Zuk noted that while SCPIE had made great progress in its turnaround, it faced increasing challenges to grow in a market in which at least four of its main California-based competitors, including Doctor’s Co., are private. Private insurers have more flexibility to cut rates and take a short-term hit to profits, while he has to answer to shareholders. SCPIE hasn’t raised rates in two years and no increases are planned in 2008.


“When you have institutional investors who are not keen to have us go out of state and you have private competitors that are cutting rates, you have some problems, don’t you? This was probably was the best time to consider being acquired by someone bigger and stronger than we are,” he said.


Zuk added that SCPIE has been at a market disadvantage because of its “good” B+ financial rating from insurance industry rating firm A.M. Best Co. By comparison, Doctors Co., which insures 32,000 doctors nationwide, has an “excellent” A- rating.

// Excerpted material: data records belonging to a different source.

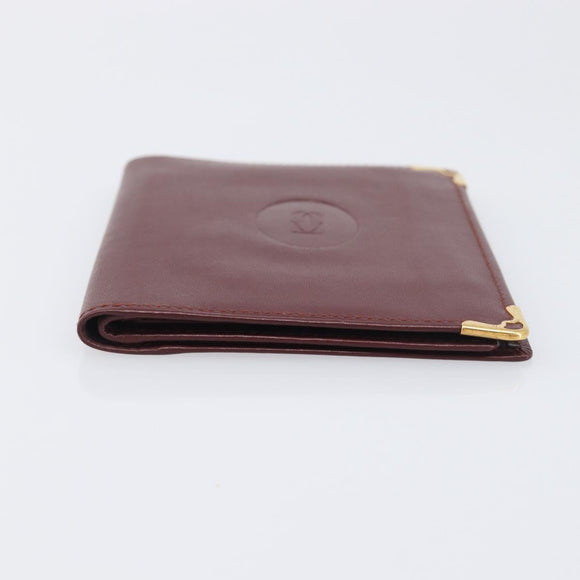 CARTIER Must Line Wallet Leather 4 Set Bordeaux Gold Auth 196752
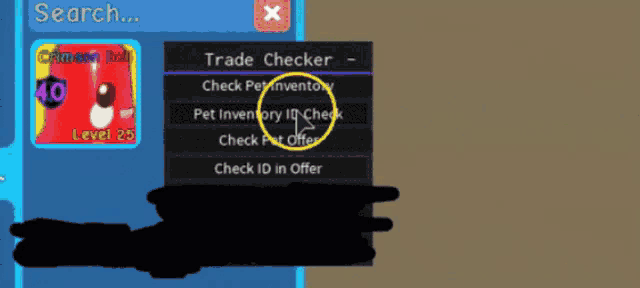 a screen shows a trade checker with a yellow circle around it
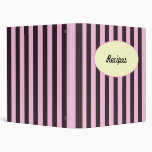 Choco-Pink Stripes Recipe Binder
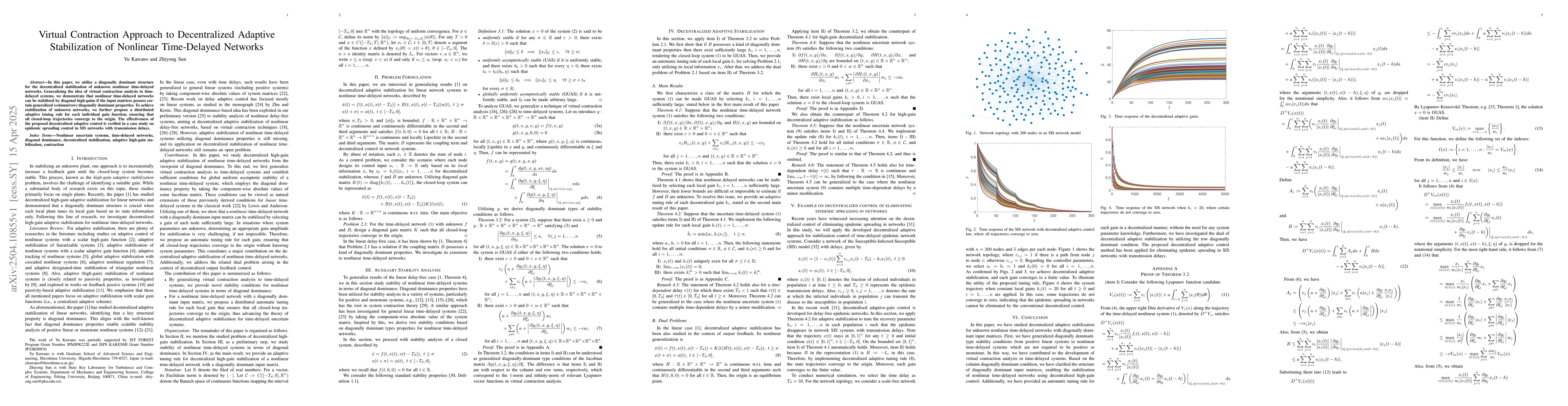 Thumbnail for Virtual Contraction Approach to Decentralized Adaptive Stabilization of
  Nonlinear Time-Delayed Networks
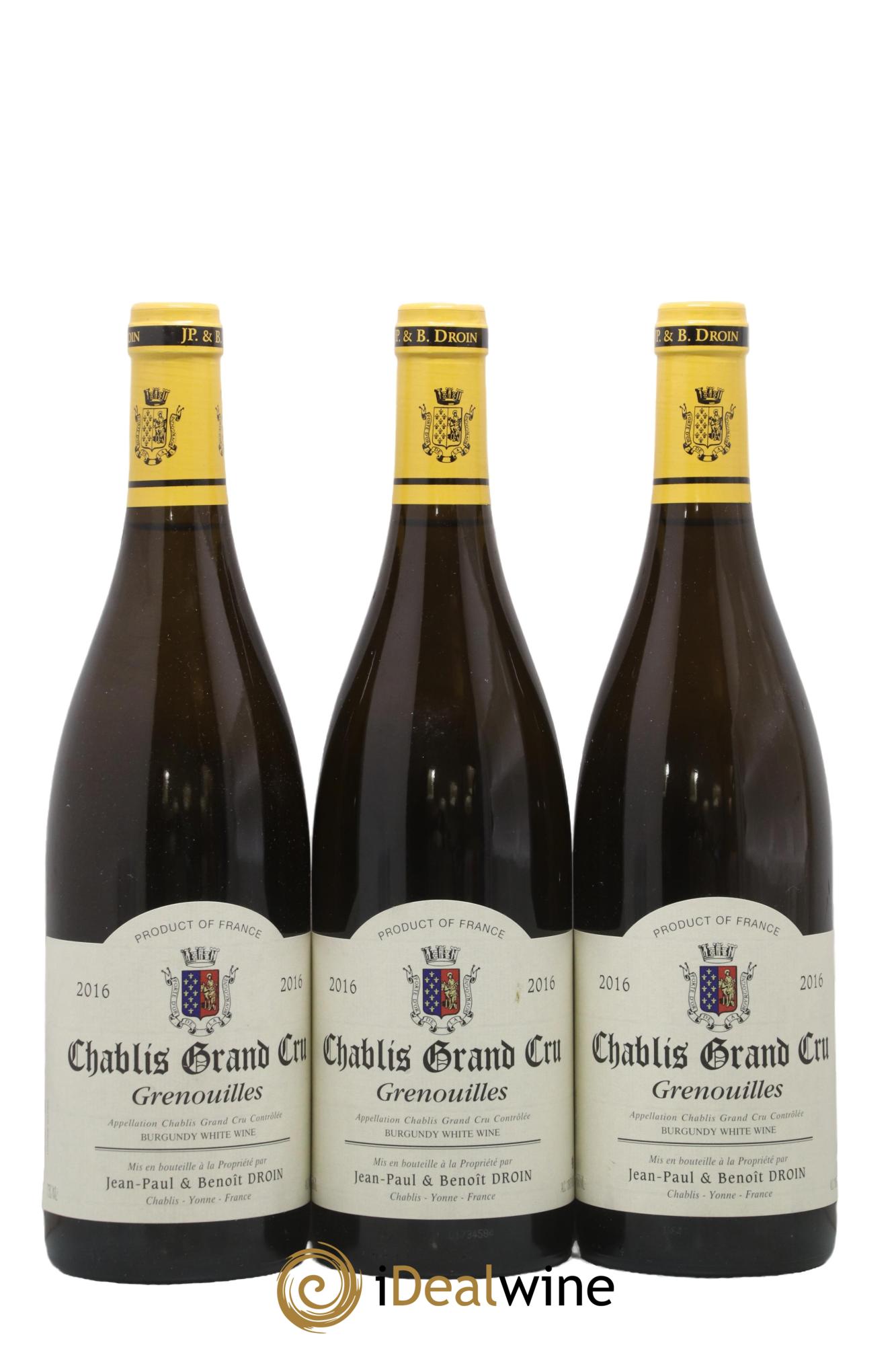 Chablis Grand Cru Grenouilles Jean-Paul & Benoît Droin (Domaine) 2016 - Lotto di 3 bottiglie - 0
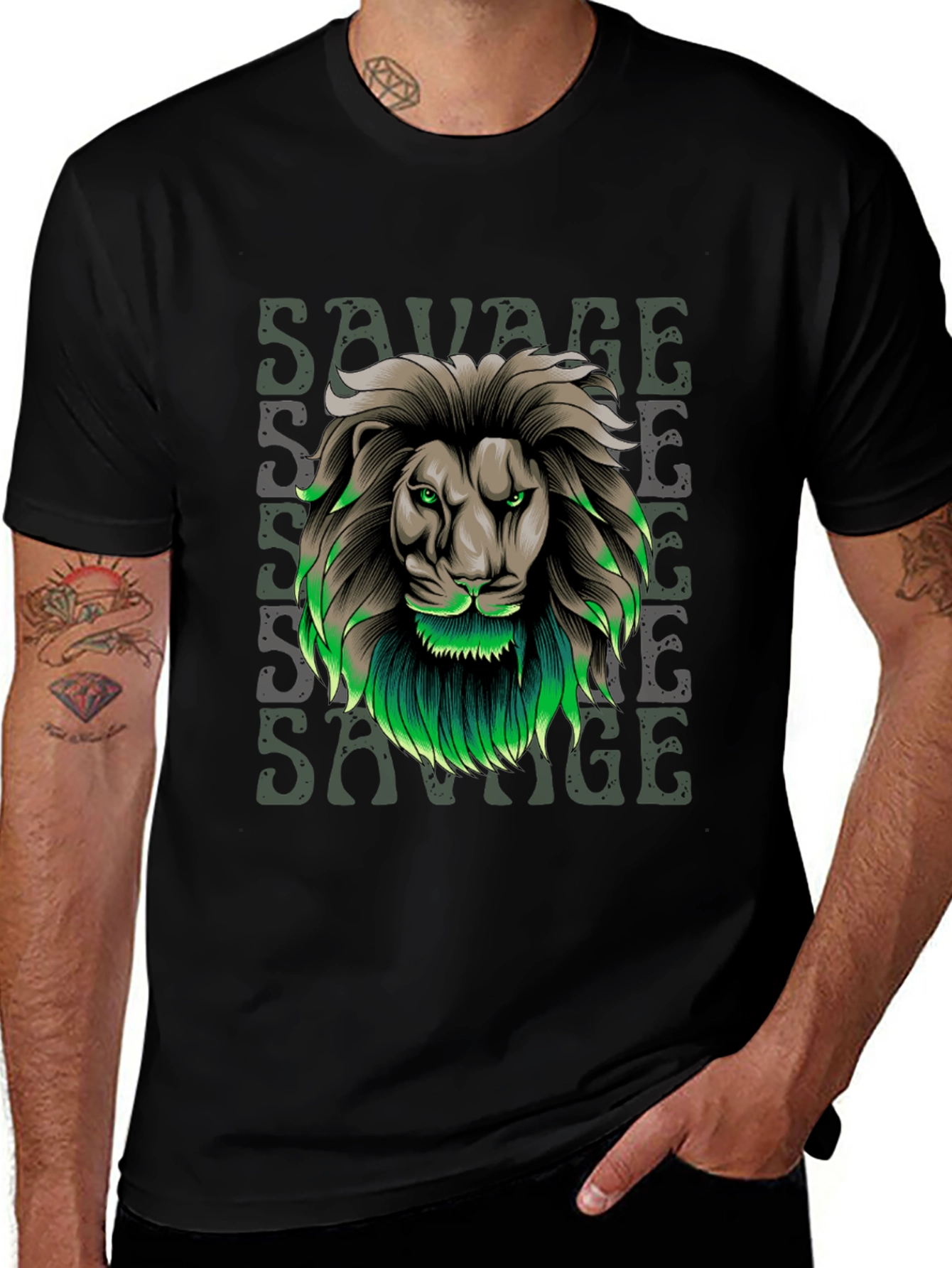 Savage Lion Graphic Tee - Stylish Mens T-Shirt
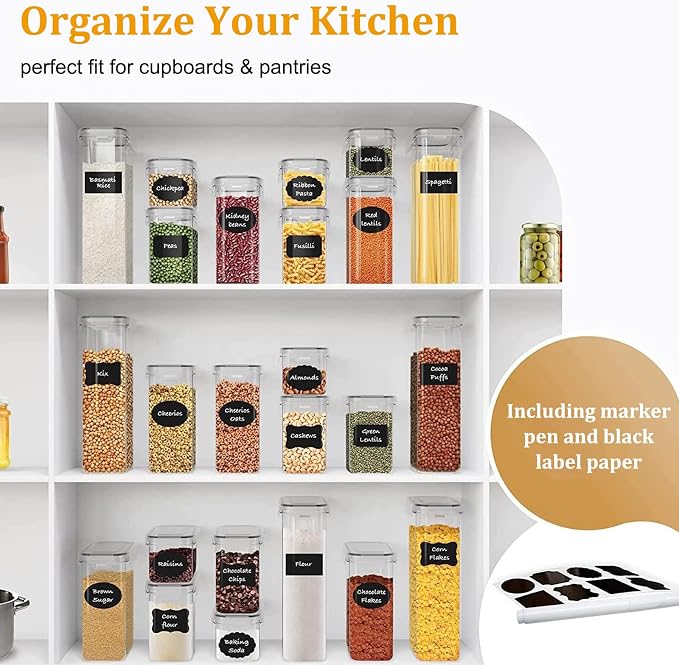 8pc Clear Airtight Canisters with Lids, Kitchen Dry Pantry Storage | 8pk clear airtight containers lock moisture out. Stackable plastic organizers for all your kitchen pantry dry foods - Image 6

He also noted that aside from Stilwell, the rest of SCPIE’s directors agreed with his argument that taking a cash offer from a respected, in-state company was the best deal for shareholders. The other option would have been taking chances on a cash-and-stock offer where the share price could swing wildly in a volatile market before the deal closed.


“Vegas is where I do my gambling,” said Zuk, 70, who has been CEO since 1989.


SCPIE started as an inter-insurance exchange in which policyholders pool their money to cover claims on a non-profit basis for Southern California physicians in 1976 and went public in 1997. Until 2001, SCPIE had been profitable in large part because of tort reforms the state approved in the 1970s that limited awards for pain and suffering to $250,000.


However, SCPIE began seeing problems after an aggressive expansion that started in the 1990s into states with fewer controls on malpractice jury awards than in California. A subsequent move into reinsurance, where insurers share risk on policies to reduce each other’s exposure, cost the company dearly in the wake of the 2001 terrorist attack on the World Trade Center


It has since returned to its core medical malpractice business and has its biggest market share in Southern California.